Tuesday, August 30, 2005

Tragedy on tragedy

Boy, I had a hard time getting to sleep last night...I stayed up till after two o'clock watching the hurricane coverage on CNN and it was disturbing. Really disturbing.

Jeanne Meserve, who I've seen a hundred times on CNN, had called in a report to Aaron Brown earlier in the evening, and they replayed it later. I've never heard a reporter so affected by a tragedy. Her voice was calm but you could hear the horror of what she'd seen that day as she tried to get through the report. You can listen to it here at CNN; click on the link to "watch an emotional account" which seems like a dumb way to describe it, but oh well. I thought she completely conveyed how horrible things are in New Orleans, and she did it in a very personal way.

I also saw a brief local New Orleans interview with a man who was wandering the streets with his two boys, disoriented and in shock. When he told the reporter that his house had broken in half and his wife had been swept away, the reporter burst into tears.

What made it hard for me to sleep was the thought of thousands of people trapped in their homes, in the dark, in the heat, pinned up in the attic with the water rising. The thought absolutely makes me sick--it's like all my worst nightmares come to life. What can you do but pray? Which I did.

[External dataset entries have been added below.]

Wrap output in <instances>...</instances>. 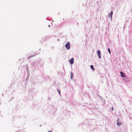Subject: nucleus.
<instances>
[{
  "mask_svg": "<svg viewBox=\"0 0 132 132\" xmlns=\"http://www.w3.org/2000/svg\"><path fill=\"white\" fill-rule=\"evenodd\" d=\"M73 76V75L72 72H71V79H72Z\"/></svg>",
  "mask_w": 132,
  "mask_h": 132,
  "instance_id": "0eeeda50",
  "label": "nucleus"
},
{
  "mask_svg": "<svg viewBox=\"0 0 132 132\" xmlns=\"http://www.w3.org/2000/svg\"><path fill=\"white\" fill-rule=\"evenodd\" d=\"M122 124V123H118V122L117 123V125L118 126H119L120 125H121Z\"/></svg>",
  "mask_w": 132,
  "mask_h": 132,
  "instance_id": "6e6552de",
  "label": "nucleus"
},
{
  "mask_svg": "<svg viewBox=\"0 0 132 132\" xmlns=\"http://www.w3.org/2000/svg\"><path fill=\"white\" fill-rule=\"evenodd\" d=\"M124 80L125 81H127V79L126 78H124Z\"/></svg>",
  "mask_w": 132,
  "mask_h": 132,
  "instance_id": "1a4fd4ad",
  "label": "nucleus"
},
{
  "mask_svg": "<svg viewBox=\"0 0 132 132\" xmlns=\"http://www.w3.org/2000/svg\"><path fill=\"white\" fill-rule=\"evenodd\" d=\"M70 63L71 64H72L74 63V59L73 57L71 58V59L69 61Z\"/></svg>",
  "mask_w": 132,
  "mask_h": 132,
  "instance_id": "f03ea898",
  "label": "nucleus"
},
{
  "mask_svg": "<svg viewBox=\"0 0 132 132\" xmlns=\"http://www.w3.org/2000/svg\"><path fill=\"white\" fill-rule=\"evenodd\" d=\"M91 68L93 70H95L94 68V66L92 65H91L90 66Z\"/></svg>",
  "mask_w": 132,
  "mask_h": 132,
  "instance_id": "423d86ee",
  "label": "nucleus"
},
{
  "mask_svg": "<svg viewBox=\"0 0 132 132\" xmlns=\"http://www.w3.org/2000/svg\"><path fill=\"white\" fill-rule=\"evenodd\" d=\"M113 14V12L111 11L110 13L109 14V18H110L111 19L112 18V15Z\"/></svg>",
  "mask_w": 132,
  "mask_h": 132,
  "instance_id": "20e7f679",
  "label": "nucleus"
},
{
  "mask_svg": "<svg viewBox=\"0 0 132 132\" xmlns=\"http://www.w3.org/2000/svg\"><path fill=\"white\" fill-rule=\"evenodd\" d=\"M70 43L68 42L67 44L65 45V48L68 50H69L70 48Z\"/></svg>",
  "mask_w": 132,
  "mask_h": 132,
  "instance_id": "f257e3e1",
  "label": "nucleus"
},
{
  "mask_svg": "<svg viewBox=\"0 0 132 132\" xmlns=\"http://www.w3.org/2000/svg\"><path fill=\"white\" fill-rule=\"evenodd\" d=\"M48 132H52V131H49Z\"/></svg>",
  "mask_w": 132,
  "mask_h": 132,
  "instance_id": "ddd939ff",
  "label": "nucleus"
},
{
  "mask_svg": "<svg viewBox=\"0 0 132 132\" xmlns=\"http://www.w3.org/2000/svg\"><path fill=\"white\" fill-rule=\"evenodd\" d=\"M113 110V107H112V110Z\"/></svg>",
  "mask_w": 132,
  "mask_h": 132,
  "instance_id": "f8f14e48",
  "label": "nucleus"
},
{
  "mask_svg": "<svg viewBox=\"0 0 132 132\" xmlns=\"http://www.w3.org/2000/svg\"><path fill=\"white\" fill-rule=\"evenodd\" d=\"M97 54L98 56L100 59H101V52L99 50H98L97 52Z\"/></svg>",
  "mask_w": 132,
  "mask_h": 132,
  "instance_id": "7ed1b4c3",
  "label": "nucleus"
},
{
  "mask_svg": "<svg viewBox=\"0 0 132 132\" xmlns=\"http://www.w3.org/2000/svg\"><path fill=\"white\" fill-rule=\"evenodd\" d=\"M108 51H109V53H111V52H110V49H109V48H108Z\"/></svg>",
  "mask_w": 132,
  "mask_h": 132,
  "instance_id": "9d476101",
  "label": "nucleus"
},
{
  "mask_svg": "<svg viewBox=\"0 0 132 132\" xmlns=\"http://www.w3.org/2000/svg\"><path fill=\"white\" fill-rule=\"evenodd\" d=\"M120 74L121 75V76L122 77H126V75L125 74L122 72H121Z\"/></svg>",
  "mask_w": 132,
  "mask_h": 132,
  "instance_id": "39448f33",
  "label": "nucleus"
},
{
  "mask_svg": "<svg viewBox=\"0 0 132 132\" xmlns=\"http://www.w3.org/2000/svg\"><path fill=\"white\" fill-rule=\"evenodd\" d=\"M57 90L58 91V93H59V94H60V91L59 90Z\"/></svg>",
  "mask_w": 132,
  "mask_h": 132,
  "instance_id": "9b49d317",
  "label": "nucleus"
}]
</instances>
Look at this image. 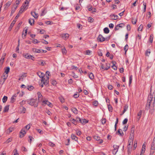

I am not a tragedy junkie. I don't follow coverage of high-profile kidnappings and murders and their subsequent trials. Somehow it feels...unseemly...to receive infotainment from other people's nightmares. But when things like this happen--September 11, the Asian tsunami, hurricanes--it feels important to me to pay attention for a while. Not because there's much of anything I can do personally, but just to show respect, to show that it matters to me what happens to people. To prove it to myself if nothing else. And to pray. So often in life that's all you can do, and to me, sometimes, it feels terribly inadequate in the face of overwhelming catastrophe. I have to hope and believe that what I pray makes a difference somehow. I don't know.

3 comments:

Mimi said...

I can't even comprehend what I'm seeing.

Lord have Mercy, Lord have Mercy, Lord have Mercy!

Anonymous said...

the most "shocking" for me was while I was watching the CBS news tonight, they showed all of these people just "dumped" on an overpass in N.O and this woman said that her husband had died the night before and she tried to tell someone and they just told her, "Move the body away from people" or something like that. They also showed a man who jumped off of the overpass to his death. I also got mad that all of these people were just "dumped" to fend for themselves. Then, the news swung over to Biloxi which was allegedly the "hardest hit" and although those people were suffering, they didn't look nearly as bad as the N.O people. Stores were proving food. People had places to stay. (sigh) Maybe I don't want to move to a coastal city.

Steph said...

I can't imagine being there day in and out reporting. What a horrible job to be there, have to be so strong and to feel so helpless.